EXERCISE DETAILS |
Repeat only part of the entries. Start at the line that has "Baby Shambles - Up" and keep going through the last line, exactly as given.

INFORMATION SUPPLIED |
··········

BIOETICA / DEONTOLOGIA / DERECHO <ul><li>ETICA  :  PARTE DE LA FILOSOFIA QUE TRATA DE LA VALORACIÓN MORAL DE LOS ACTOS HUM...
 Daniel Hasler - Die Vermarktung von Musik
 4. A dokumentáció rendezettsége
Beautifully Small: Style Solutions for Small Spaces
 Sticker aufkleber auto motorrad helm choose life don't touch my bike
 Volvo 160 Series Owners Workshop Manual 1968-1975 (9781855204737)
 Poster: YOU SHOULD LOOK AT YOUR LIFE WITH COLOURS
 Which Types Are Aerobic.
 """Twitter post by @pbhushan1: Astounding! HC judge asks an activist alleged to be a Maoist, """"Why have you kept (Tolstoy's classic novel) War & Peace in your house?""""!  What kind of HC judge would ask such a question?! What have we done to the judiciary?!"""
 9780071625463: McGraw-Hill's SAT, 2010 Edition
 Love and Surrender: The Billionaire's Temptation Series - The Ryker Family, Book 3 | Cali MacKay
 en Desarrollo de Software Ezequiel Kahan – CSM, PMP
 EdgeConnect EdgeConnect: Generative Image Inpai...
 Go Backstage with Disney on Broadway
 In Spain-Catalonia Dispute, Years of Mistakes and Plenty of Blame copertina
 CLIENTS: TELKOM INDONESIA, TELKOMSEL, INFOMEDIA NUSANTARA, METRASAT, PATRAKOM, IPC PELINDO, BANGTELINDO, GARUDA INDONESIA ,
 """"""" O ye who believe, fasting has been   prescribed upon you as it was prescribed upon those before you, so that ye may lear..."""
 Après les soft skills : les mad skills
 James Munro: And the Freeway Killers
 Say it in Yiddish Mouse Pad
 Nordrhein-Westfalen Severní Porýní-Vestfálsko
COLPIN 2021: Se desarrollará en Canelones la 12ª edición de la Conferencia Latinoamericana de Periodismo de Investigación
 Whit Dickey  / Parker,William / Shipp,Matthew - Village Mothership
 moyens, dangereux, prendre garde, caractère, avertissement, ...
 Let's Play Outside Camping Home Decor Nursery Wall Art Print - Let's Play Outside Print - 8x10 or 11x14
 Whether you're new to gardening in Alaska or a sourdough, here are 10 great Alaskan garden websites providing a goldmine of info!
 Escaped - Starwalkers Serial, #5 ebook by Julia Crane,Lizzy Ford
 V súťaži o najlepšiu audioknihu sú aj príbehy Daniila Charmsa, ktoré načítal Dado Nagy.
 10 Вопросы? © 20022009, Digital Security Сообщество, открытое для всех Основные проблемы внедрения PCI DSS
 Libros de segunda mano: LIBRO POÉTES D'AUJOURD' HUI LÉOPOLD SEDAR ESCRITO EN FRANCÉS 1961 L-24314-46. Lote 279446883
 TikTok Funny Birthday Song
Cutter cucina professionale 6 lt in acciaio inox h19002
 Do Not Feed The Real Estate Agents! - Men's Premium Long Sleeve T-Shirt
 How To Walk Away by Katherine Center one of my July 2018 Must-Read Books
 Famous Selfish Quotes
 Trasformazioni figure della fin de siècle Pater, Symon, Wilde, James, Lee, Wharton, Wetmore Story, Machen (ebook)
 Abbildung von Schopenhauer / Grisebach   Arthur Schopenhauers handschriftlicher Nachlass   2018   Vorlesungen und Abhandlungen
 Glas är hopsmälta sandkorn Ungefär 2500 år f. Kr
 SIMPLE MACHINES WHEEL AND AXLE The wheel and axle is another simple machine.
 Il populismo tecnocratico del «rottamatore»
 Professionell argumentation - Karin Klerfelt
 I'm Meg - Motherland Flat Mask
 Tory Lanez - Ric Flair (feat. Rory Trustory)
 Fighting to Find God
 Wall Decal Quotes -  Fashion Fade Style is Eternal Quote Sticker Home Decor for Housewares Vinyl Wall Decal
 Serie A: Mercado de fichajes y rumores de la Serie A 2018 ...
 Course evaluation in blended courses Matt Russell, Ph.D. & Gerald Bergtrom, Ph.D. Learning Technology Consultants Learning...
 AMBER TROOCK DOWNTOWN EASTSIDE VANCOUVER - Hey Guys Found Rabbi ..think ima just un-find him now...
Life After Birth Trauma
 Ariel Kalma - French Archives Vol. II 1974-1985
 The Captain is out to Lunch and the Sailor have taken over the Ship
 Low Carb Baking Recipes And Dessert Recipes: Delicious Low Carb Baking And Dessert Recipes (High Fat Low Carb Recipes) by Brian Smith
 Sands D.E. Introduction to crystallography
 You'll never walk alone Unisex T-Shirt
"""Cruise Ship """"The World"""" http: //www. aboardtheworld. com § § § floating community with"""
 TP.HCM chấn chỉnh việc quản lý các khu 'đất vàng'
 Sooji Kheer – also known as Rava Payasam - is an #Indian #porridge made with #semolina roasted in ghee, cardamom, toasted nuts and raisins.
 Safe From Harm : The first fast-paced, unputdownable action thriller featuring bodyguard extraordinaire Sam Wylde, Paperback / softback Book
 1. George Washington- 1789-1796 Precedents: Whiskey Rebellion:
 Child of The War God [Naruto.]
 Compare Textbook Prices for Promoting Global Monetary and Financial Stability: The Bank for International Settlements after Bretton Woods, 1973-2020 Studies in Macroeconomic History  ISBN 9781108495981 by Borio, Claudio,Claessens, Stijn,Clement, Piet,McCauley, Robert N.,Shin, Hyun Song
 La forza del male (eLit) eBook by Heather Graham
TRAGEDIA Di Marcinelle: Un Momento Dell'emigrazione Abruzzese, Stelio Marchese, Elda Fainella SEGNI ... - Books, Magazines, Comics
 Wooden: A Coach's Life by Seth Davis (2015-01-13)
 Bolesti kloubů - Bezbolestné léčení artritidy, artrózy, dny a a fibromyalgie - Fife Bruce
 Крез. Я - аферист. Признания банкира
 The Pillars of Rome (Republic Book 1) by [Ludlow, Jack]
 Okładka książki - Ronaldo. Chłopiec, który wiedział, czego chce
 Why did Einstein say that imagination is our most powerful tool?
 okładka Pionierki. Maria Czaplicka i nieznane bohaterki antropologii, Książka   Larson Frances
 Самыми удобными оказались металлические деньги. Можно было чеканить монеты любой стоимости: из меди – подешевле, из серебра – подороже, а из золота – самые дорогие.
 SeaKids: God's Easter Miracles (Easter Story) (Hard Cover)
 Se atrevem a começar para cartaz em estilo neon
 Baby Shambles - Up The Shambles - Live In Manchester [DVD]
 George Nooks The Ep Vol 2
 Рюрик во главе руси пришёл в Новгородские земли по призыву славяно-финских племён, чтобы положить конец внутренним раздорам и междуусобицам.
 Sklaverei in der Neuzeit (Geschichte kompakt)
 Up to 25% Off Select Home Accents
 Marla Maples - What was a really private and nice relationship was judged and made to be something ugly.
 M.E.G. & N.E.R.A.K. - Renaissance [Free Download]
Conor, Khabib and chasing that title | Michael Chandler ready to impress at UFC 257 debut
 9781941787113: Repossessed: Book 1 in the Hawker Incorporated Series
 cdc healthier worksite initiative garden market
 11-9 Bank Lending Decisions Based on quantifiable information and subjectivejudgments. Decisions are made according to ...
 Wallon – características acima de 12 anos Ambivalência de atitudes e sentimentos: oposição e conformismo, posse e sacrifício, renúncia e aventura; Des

··········

RESPONSE TO THIS TASK |
 Baby Shambles - Up The Shambles - Live In Manchester [DVD]
 George Nooks The Ep Vol 2
 Рюрик во главе руси пришёл в Новгородские земли по призыву славяно-финских племён, чтобы положить конец внутренним раздорам и междуусобицам.
 Sklaverei in der Neuzeit (Geschichte kompakt)
 Up to 25% Off Select Home Accents
 Marla Maples - What was a really private and nice relationship was judged and made to be something ugly.
 M.E.G. & N.E.R.A.K. - Renaissance [Free Download]
Conor, Khabib and chasing that title | Michael Chandler ready to impress at UFC 257 debut
 9781941787113: Repossessed: Book 1 in the Hawker Incorporated Series
 cdc healthier worksite initiative garden market
 11-9 Bank Lending Decisions Based on quantifiable information and subjectivejudgments. Decisions are made according to ...
 Wallon – características acima de 12 anos Ambivalência de atitudes e sentimentos: oposição e conformismo, posse e sacrifício, renúncia e aventura; Des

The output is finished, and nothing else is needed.